Anders sein ist angesagt
Zahlreiche Einsiedler diskutieren beim Herbstanlass über neue Detailhandelsstrategien und Erfolgsrezepte
Immer mehr Leute kaufen im Internet ein. Das bekommen auch Detaillisten in Einsiedeln zu spüren. Was können sie dagegen tun, und wie kann man den Detailhandel im Klosterdorf stärken? Fragen, die beim Herbstanlass des Bezirks im Bären eifrig diskutiert wurden.
WOLFGANG HOLZ
«In Einsiedeln kann man in auffällig vielen Beizen rauchen – hält das womöglich Auswärtige ab, zu uns ins Klosterdorf zu kommen?» Zweifellos eine sehr spezielle Frage, die am Dienstagabend im vollen Saal des «Bären » ein Diskussionsteilnehmer in die Runde warf.

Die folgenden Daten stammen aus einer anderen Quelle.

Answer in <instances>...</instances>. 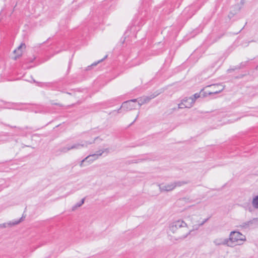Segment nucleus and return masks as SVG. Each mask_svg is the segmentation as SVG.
Listing matches in <instances>:
<instances>
[{
    "label": "nucleus",
    "mask_w": 258,
    "mask_h": 258,
    "mask_svg": "<svg viewBox=\"0 0 258 258\" xmlns=\"http://www.w3.org/2000/svg\"><path fill=\"white\" fill-rule=\"evenodd\" d=\"M228 241L232 245L230 247H233L236 245H240L242 244L243 242L246 241V237L240 232L233 231L229 234Z\"/></svg>",
    "instance_id": "nucleus-1"
},
{
    "label": "nucleus",
    "mask_w": 258,
    "mask_h": 258,
    "mask_svg": "<svg viewBox=\"0 0 258 258\" xmlns=\"http://www.w3.org/2000/svg\"><path fill=\"white\" fill-rule=\"evenodd\" d=\"M91 56L98 59L99 62L104 60L107 56L105 46L103 44H98L92 52Z\"/></svg>",
    "instance_id": "nucleus-2"
},
{
    "label": "nucleus",
    "mask_w": 258,
    "mask_h": 258,
    "mask_svg": "<svg viewBox=\"0 0 258 258\" xmlns=\"http://www.w3.org/2000/svg\"><path fill=\"white\" fill-rule=\"evenodd\" d=\"M137 102V99H131L128 101L123 102L122 103L121 107L117 110V112H121V110L125 111H128L133 109H136L137 105L136 103Z\"/></svg>",
    "instance_id": "nucleus-3"
},
{
    "label": "nucleus",
    "mask_w": 258,
    "mask_h": 258,
    "mask_svg": "<svg viewBox=\"0 0 258 258\" xmlns=\"http://www.w3.org/2000/svg\"><path fill=\"white\" fill-rule=\"evenodd\" d=\"M187 182L184 181H178L166 185L161 184L159 185V188L161 191H169L172 190L177 186H180L182 185L187 184Z\"/></svg>",
    "instance_id": "nucleus-4"
},
{
    "label": "nucleus",
    "mask_w": 258,
    "mask_h": 258,
    "mask_svg": "<svg viewBox=\"0 0 258 258\" xmlns=\"http://www.w3.org/2000/svg\"><path fill=\"white\" fill-rule=\"evenodd\" d=\"M190 231L188 229L187 224L186 225H182L179 229L177 232L175 234V239L176 240H183L189 234Z\"/></svg>",
    "instance_id": "nucleus-5"
},
{
    "label": "nucleus",
    "mask_w": 258,
    "mask_h": 258,
    "mask_svg": "<svg viewBox=\"0 0 258 258\" xmlns=\"http://www.w3.org/2000/svg\"><path fill=\"white\" fill-rule=\"evenodd\" d=\"M224 88V86L221 83H217L208 85L206 87L207 93L211 94H215L221 92Z\"/></svg>",
    "instance_id": "nucleus-6"
},
{
    "label": "nucleus",
    "mask_w": 258,
    "mask_h": 258,
    "mask_svg": "<svg viewBox=\"0 0 258 258\" xmlns=\"http://www.w3.org/2000/svg\"><path fill=\"white\" fill-rule=\"evenodd\" d=\"M182 225H186V223L182 220L176 221L170 224L169 230L173 233L176 234Z\"/></svg>",
    "instance_id": "nucleus-7"
},
{
    "label": "nucleus",
    "mask_w": 258,
    "mask_h": 258,
    "mask_svg": "<svg viewBox=\"0 0 258 258\" xmlns=\"http://www.w3.org/2000/svg\"><path fill=\"white\" fill-rule=\"evenodd\" d=\"M26 46L24 44H21L17 48H16L11 54L12 59H16L22 56Z\"/></svg>",
    "instance_id": "nucleus-8"
},
{
    "label": "nucleus",
    "mask_w": 258,
    "mask_h": 258,
    "mask_svg": "<svg viewBox=\"0 0 258 258\" xmlns=\"http://www.w3.org/2000/svg\"><path fill=\"white\" fill-rule=\"evenodd\" d=\"M97 139H98L97 137L95 138L92 142H89L88 141H85V142L82 141L81 143H77L74 144L72 145H70V149H71V150H74V149L78 150V149H80L84 147H87L88 145H90L93 143H94L95 141Z\"/></svg>",
    "instance_id": "nucleus-9"
},
{
    "label": "nucleus",
    "mask_w": 258,
    "mask_h": 258,
    "mask_svg": "<svg viewBox=\"0 0 258 258\" xmlns=\"http://www.w3.org/2000/svg\"><path fill=\"white\" fill-rule=\"evenodd\" d=\"M194 104V101L191 98H184L182 102L178 104L179 108H190Z\"/></svg>",
    "instance_id": "nucleus-10"
},
{
    "label": "nucleus",
    "mask_w": 258,
    "mask_h": 258,
    "mask_svg": "<svg viewBox=\"0 0 258 258\" xmlns=\"http://www.w3.org/2000/svg\"><path fill=\"white\" fill-rule=\"evenodd\" d=\"M156 96V95L152 94L150 96H144L137 98V102L139 107H141L143 104L149 103L151 99L154 98Z\"/></svg>",
    "instance_id": "nucleus-11"
},
{
    "label": "nucleus",
    "mask_w": 258,
    "mask_h": 258,
    "mask_svg": "<svg viewBox=\"0 0 258 258\" xmlns=\"http://www.w3.org/2000/svg\"><path fill=\"white\" fill-rule=\"evenodd\" d=\"M213 243L216 246H220L221 245H227L230 247L232 246L231 243L229 242L228 238H216L213 241Z\"/></svg>",
    "instance_id": "nucleus-12"
},
{
    "label": "nucleus",
    "mask_w": 258,
    "mask_h": 258,
    "mask_svg": "<svg viewBox=\"0 0 258 258\" xmlns=\"http://www.w3.org/2000/svg\"><path fill=\"white\" fill-rule=\"evenodd\" d=\"M257 218H254L252 220H249L248 221H246L245 222L242 223L240 226L243 228H247L252 225H253L254 223L257 222Z\"/></svg>",
    "instance_id": "nucleus-13"
},
{
    "label": "nucleus",
    "mask_w": 258,
    "mask_h": 258,
    "mask_svg": "<svg viewBox=\"0 0 258 258\" xmlns=\"http://www.w3.org/2000/svg\"><path fill=\"white\" fill-rule=\"evenodd\" d=\"M23 220V217H21L19 220H15L13 221H11L8 223H4L2 225H1V227L5 228L7 227V225H9L10 226H14L15 225L18 224L20 223Z\"/></svg>",
    "instance_id": "nucleus-14"
},
{
    "label": "nucleus",
    "mask_w": 258,
    "mask_h": 258,
    "mask_svg": "<svg viewBox=\"0 0 258 258\" xmlns=\"http://www.w3.org/2000/svg\"><path fill=\"white\" fill-rule=\"evenodd\" d=\"M103 153H104V151L100 150L97 151L96 153L89 155V156L90 158L92 157L95 158L94 159H98L99 157L101 156L103 154Z\"/></svg>",
    "instance_id": "nucleus-15"
},
{
    "label": "nucleus",
    "mask_w": 258,
    "mask_h": 258,
    "mask_svg": "<svg viewBox=\"0 0 258 258\" xmlns=\"http://www.w3.org/2000/svg\"><path fill=\"white\" fill-rule=\"evenodd\" d=\"M96 64H97V63H92L90 65H89V63H88V62H87L86 61H84L81 64V68L87 70H88L89 68H90V67H91L92 66H95Z\"/></svg>",
    "instance_id": "nucleus-16"
},
{
    "label": "nucleus",
    "mask_w": 258,
    "mask_h": 258,
    "mask_svg": "<svg viewBox=\"0 0 258 258\" xmlns=\"http://www.w3.org/2000/svg\"><path fill=\"white\" fill-rule=\"evenodd\" d=\"M252 205L255 209H258V196H256L253 198Z\"/></svg>",
    "instance_id": "nucleus-17"
},
{
    "label": "nucleus",
    "mask_w": 258,
    "mask_h": 258,
    "mask_svg": "<svg viewBox=\"0 0 258 258\" xmlns=\"http://www.w3.org/2000/svg\"><path fill=\"white\" fill-rule=\"evenodd\" d=\"M85 201V199H83L80 202L77 203L75 206L72 207V210L75 211L78 208L81 207L84 203Z\"/></svg>",
    "instance_id": "nucleus-18"
},
{
    "label": "nucleus",
    "mask_w": 258,
    "mask_h": 258,
    "mask_svg": "<svg viewBox=\"0 0 258 258\" xmlns=\"http://www.w3.org/2000/svg\"><path fill=\"white\" fill-rule=\"evenodd\" d=\"M70 145H67L65 147H63L59 149V151H60L61 153H65L68 152L69 151L71 150Z\"/></svg>",
    "instance_id": "nucleus-19"
},
{
    "label": "nucleus",
    "mask_w": 258,
    "mask_h": 258,
    "mask_svg": "<svg viewBox=\"0 0 258 258\" xmlns=\"http://www.w3.org/2000/svg\"><path fill=\"white\" fill-rule=\"evenodd\" d=\"M200 97V95L199 93H196L193 96L190 97V98H191L194 101V102H195L196 100L198 98H199Z\"/></svg>",
    "instance_id": "nucleus-20"
},
{
    "label": "nucleus",
    "mask_w": 258,
    "mask_h": 258,
    "mask_svg": "<svg viewBox=\"0 0 258 258\" xmlns=\"http://www.w3.org/2000/svg\"><path fill=\"white\" fill-rule=\"evenodd\" d=\"M89 158H91L90 156L88 155L87 157H86L85 158H84L80 163V166L81 167H83L84 166V162H85V161H87V160Z\"/></svg>",
    "instance_id": "nucleus-21"
},
{
    "label": "nucleus",
    "mask_w": 258,
    "mask_h": 258,
    "mask_svg": "<svg viewBox=\"0 0 258 258\" xmlns=\"http://www.w3.org/2000/svg\"><path fill=\"white\" fill-rule=\"evenodd\" d=\"M94 158H95L91 157V158H89V159H88L87 162H88L89 163H91L93 161H94V160L97 159H94Z\"/></svg>",
    "instance_id": "nucleus-22"
},
{
    "label": "nucleus",
    "mask_w": 258,
    "mask_h": 258,
    "mask_svg": "<svg viewBox=\"0 0 258 258\" xmlns=\"http://www.w3.org/2000/svg\"><path fill=\"white\" fill-rule=\"evenodd\" d=\"M209 220V218H207L203 220L200 224H199V226H202L208 220Z\"/></svg>",
    "instance_id": "nucleus-23"
},
{
    "label": "nucleus",
    "mask_w": 258,
    "mask_h": 258,
    "mask_svg": "<svg viewBox=\"0 0 258 258\" xmlns=\"http://www.w3.org/2000/svg\"><path fill=\"white\" fill-rule=\"evenodd\" d=\"M139 114H140V111H139V112H138V114H137V116H136V118H135V120H134L133 121V122L131 123V124H133V123H134L136 121V120L137 119V118H138V117H139Z\"/></svg>",
    "instance_id": "nucleus-24"
},
{
    "label": "nucleus",
    "mask_w": 258,
    "mask_h": 258,
    "mask_svg": "<svg viewBox=\"0 0 258 258\" xmlns=\"http://www.w3.org/2000/svg\"><path fill=\"white\" fill-rule=\"evenodd\" d=\"M103 151H104V152H106L107 154H108L109 152V150L108 148H106L102 150Z\"/></svg>",
    "instance_id": "nucleus-25"
}]
</instances>
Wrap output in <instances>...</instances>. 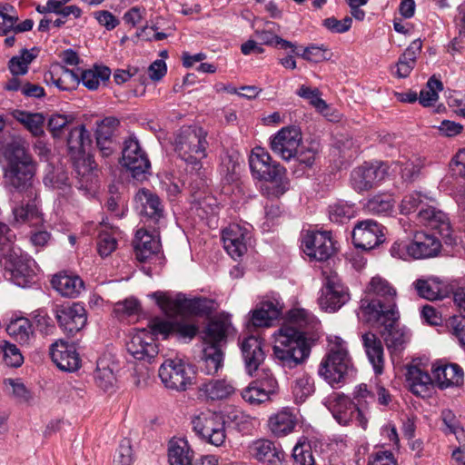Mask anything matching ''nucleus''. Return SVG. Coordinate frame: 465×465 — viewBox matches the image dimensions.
I'll return each instance as SVG.
<instances>
[{
    "label": "nucleus",
    "instance_id": "52",
    "mask_svg": "<svg viewBox=\"0 0 465 465\" xmlns=\"http://www.w3.org/2000/svg\"><path fill=\"white\" fill-rule=\"evenodd\" d=\"M296 94L309 101L310 104L319 112H323L328 108L327 103L321 98V92L318 88H311L307 85H301L296 91Z\"/></svg>",
    "mask_w": 465,
    "mask_h": 465
},
{
    "label": "nucleus",
    "instance_id": "35",
    "mask_svg": "<svg viewBox=\"0 0 465 465\" xmlns=\"http://www.w3.org/2000/svg\"><path fill=\"white\" fill-rule=\"evenodd\" d=\"M52 287L64 297L75 298L84 289V281L77 275L61 272L53 276Z\"/></svg>",
    "mask_w": 465,
    "mask_h": 465
},
{
    "label": "nucleus",
    "instance_id": "47",
    "mask_svg": "<svg viewBox=\"0 0 465 465\" xmlns=\"http://www.w3.org/2000/svg\"><path fill=\"white\" fill-rule=\"evenodd\" d=\"M67 172L62 165L54 166L52 163H47L45 168V175L44 177V183L53 188H64L69 186Z\"/></svg>",
    "mask_w": 465,
    "mask_h": 465
},
{
    "label": "nucleus",
    "instance_id": "1",
    "mask_svg": "<svg viewBox=\"0 0 465 465\" xmlns=\"http://www.w3.org/2000/svg\"><path fill=\"white\" fill-rule=\"evenodd\" d=\"M313 321L304 309L290 312L289 322L279 330L273 346L277 362L290 370L302 364L310 356L312 340L307 336L306 326Z\"/></svg>",
    "mask_w": 465,
    "mask_h": 465
},
{
    "label": "nucleus",
    "instance_id": "61",
    "mask_svg": "<svg viewBox=\"0 0 465 465\" xmlns=\"http://www.w3.org/2000/svg\"><path fill=\"white\" fill-rule=\"evenodd\" d=\"M423 196L419 192H412L406 194L401 203V213L402 214H411L417 210L421 209L426 203L423 202Z\"/></svg>",
    "mask_w": 465,
    "mask_h": 465
},
{
    "label": "nucleus",
    "instance_id": "3",
    "mask_svg": "<svg viewBox=\"0 0 465 465\" xmlns=\"http://www.w3.org/2000/svg\"><path fill=\"white\" fill-rule=\"evenodd\" d=\"M92 143L91 134L84 124L71 128L66 137L67 153L78 179L79 188L85 190L92 189L97 183V165L94 156L87 152Z\"/></svg>",
    "mask_w": 465,
    "mask_h": 465
},
{
    "label": "nucleus",
    "instance_id": "8",
    "mask_svg": "<svg viewBox=\"0 0 465 465\" xmlns=\"http://www.w3.org/2000/svg\"><path fill=\"white\" fill-rule=\"evenodd\" d=\"M400 317V312H397V316L394 317L395 319L393 317L388 319L381 317V319L366 322L371 326L382 328L380 334L392 361L401 357V353L411 338V331L406 326L401 324Z\"/></svg>",
    "mask_w": 465,
    "mask_h": 465
},
{
    "label": "nucleus",
    "instance_id": "37",
    "mask_svg": "<svg viewBox=\"0 0 465 465\" xmlns=\"http://www.w3.org/2000/svg\"><path fill=\"white\" fill-rule=\"evenodd\" d=\"M405 376L410 391L413 394L424 397L429 392L432 380L427 371H423L416 365H410Z\"/></svg>",
    "mask_w": 465,
    "mask_h": 465
},
{
    "label": "nucleus",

Tatsächlich ist man als Nicht-Einsiedler überrascht, wie viele Raucherlokale es hier gibt. Aber ob sich dies wirklich umsatzschädigend für den Einsiedler Detailhandel in puncto Kundenattraktivität auswirkt? Wohl kaum.
Herbstanlass gut besucht
Eine konkrete Antwort auf dieses Rauchzeichen blieb zwar aus am vierten Einsiedler Herbstanlass, zu dem der Bezirk zum Thema Strukturwandel im Detailhandel eingeladen hatte. Die Frage unterstrich indes, wie engagiert und kreativ die zahlreich gekommenen Besucher mit dem Thema umgingen. Der Detailhandel und die zunehmende Gefahr durch den Onlinehandel scheint viele zu beschäftigen – so viele, dass im «Bären» erstmal die Stühle gerückt werden mussten, damit auch alle Besucher Platz fanden.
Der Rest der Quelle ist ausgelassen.